> [Work request A]: In the text on meetings and legal briefs below, rewrite the paragraph beginning "On April 21, 1995" as a short list that keeps its main facts.
> [Work request B]: Write a continuation of the text on meetings and legal briefs, picking up from its last words.

> [Exercise text]:

[Start of Attachment]

Oct 12-14. 52nd annual meeting, Falls Church, VA.
Oct 21-25. American Society of Anesthesiologists meeting in
Atlanta. AAPS will have a display (F-40), and AAPS members
(Drs. Nahrwold, Schlitt, and Orient) will present a panel on
Alternatives to Managed Care.
Oct 10-12, 1996. 53rd annual meeting, La Jolla, CA.
Legal Briefs
Michigan Appeals Court Rules that Criminal Intent Necessary
for Health Care Fraud
On April 21, 1995, the Court of Appeals for the State of
Michigan upheld the felony conviction of Victor Premen, D.D.S.
(No. 152049, LC No. 91-003744). The defendant had billed Blue
Cross/Blue Shield of Michigan for applying amalgams to the teeth
of children when in actuality he had applied sealants, which were
not a covered benefit.
One dental assistant testified that Dr. Premen looked over
the claims before signing them, and another testified that she
was instructed to use the code for amalgams when sealants were
applied. On this basis, the jury determined that Dr. Premen had
``knowingly'' committed fraud, although he contended that there
had simply been a clerical error.
The Court found the Health Care False Claims Act [MCL
752.1003(3); MSA 28.547(103)(3)] to be constitutional. Dr.

[End of Attachment]

> [Information given]:
[Start of Attachment]

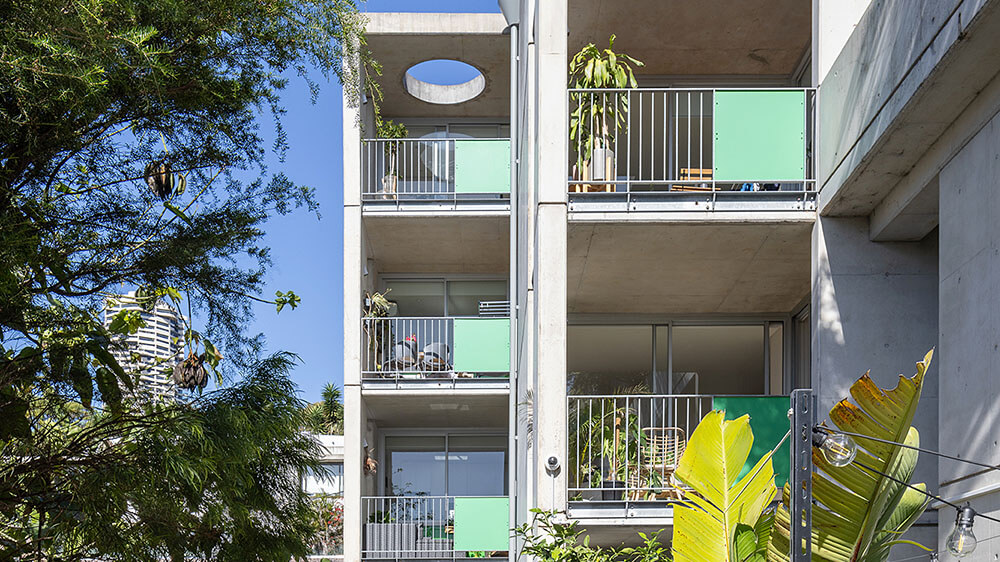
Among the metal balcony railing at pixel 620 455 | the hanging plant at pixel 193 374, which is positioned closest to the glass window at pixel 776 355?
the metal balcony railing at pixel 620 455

[End of Attachment]
[Start of Attachment]

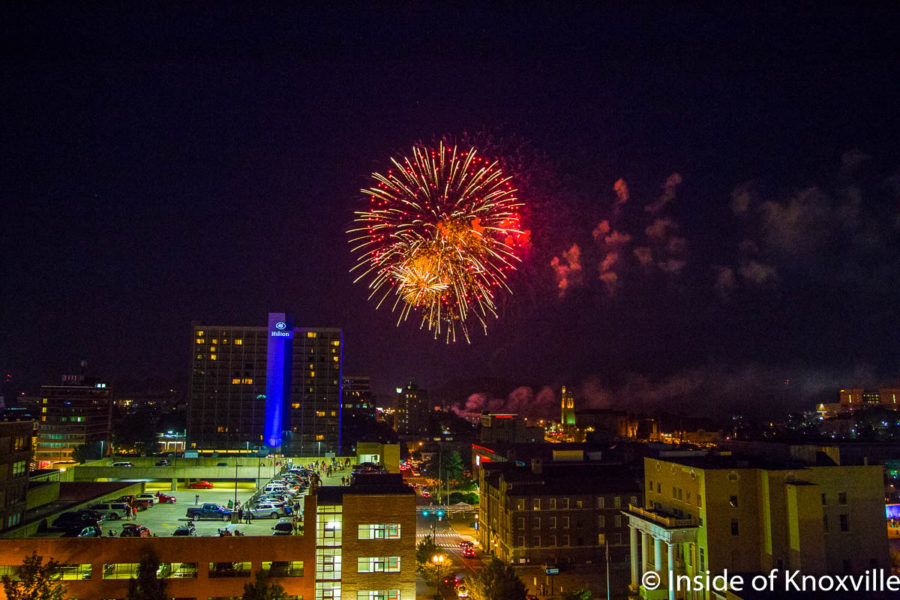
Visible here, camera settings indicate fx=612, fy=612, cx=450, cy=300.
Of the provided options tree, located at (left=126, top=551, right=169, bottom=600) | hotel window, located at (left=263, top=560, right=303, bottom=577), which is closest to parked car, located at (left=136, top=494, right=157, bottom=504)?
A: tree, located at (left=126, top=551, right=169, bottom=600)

[End of Attachment]
[Start of Attachment]

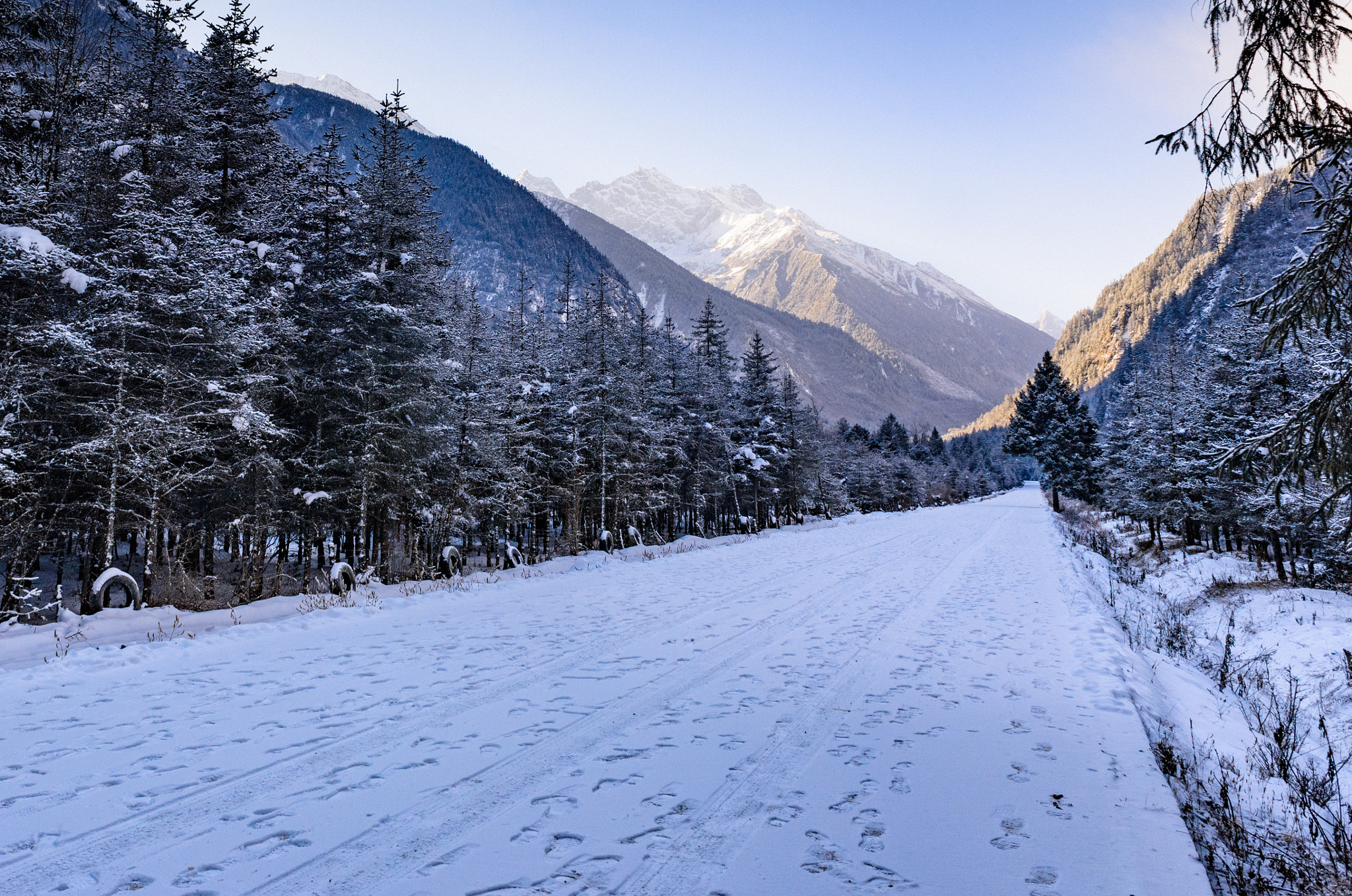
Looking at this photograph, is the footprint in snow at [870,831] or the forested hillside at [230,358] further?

[End of Attachment]

> [Response area A]:
- On April 21, 1995, the Court of Appeals for the State of Michigan upheld the felony conviction of Victor Premen, D.D.S. (No. 152049, LC No. 91-003744).
- He had billed Blue Cross/Blue Shield of Michigan for applying amalgams to children's teeth.
- He had actually applied sealants, which were not a covered benefit.

> [Response area B]:
Premen had argued that it was unconstitutionally vague because it
failed to provide fair notice of proscribed conduct and conferred
unlimited discretion on the trier of fact.
Importantly, the Court held that health care fraud under the
statute is a specific intent crime. In other words, the
defendant must know that his behavior is a crime. A
footnote to the opinion reads: ``The magistrate's erroneous
conclusion that health care fraud is not a specific intent
crime is rendered harmless by the sufficiency of the
evidence of intent presented at the preliminary examination''
[emphasis added].
Conviction for a general intent crime simply requires
proving that the defendant submitted a claim intended to result
in payment and that he ``should have known'' the claim to be in
violation of the rules.
Highlighting the importance of this distinction, the
Attorney General of Michigan took the unusual step of petitioning
for rehearing, even though the decision was a victory for the
State:
This erroneous interpretation [that fraud is a
specific intent crime] will thus negatively impact the
efforts of the Department of Attorney General to carry
out its function as a Medicaid Fraud Control Unit to
investigate and prosecute instances of fraud under the
Medicaid False Claims Act.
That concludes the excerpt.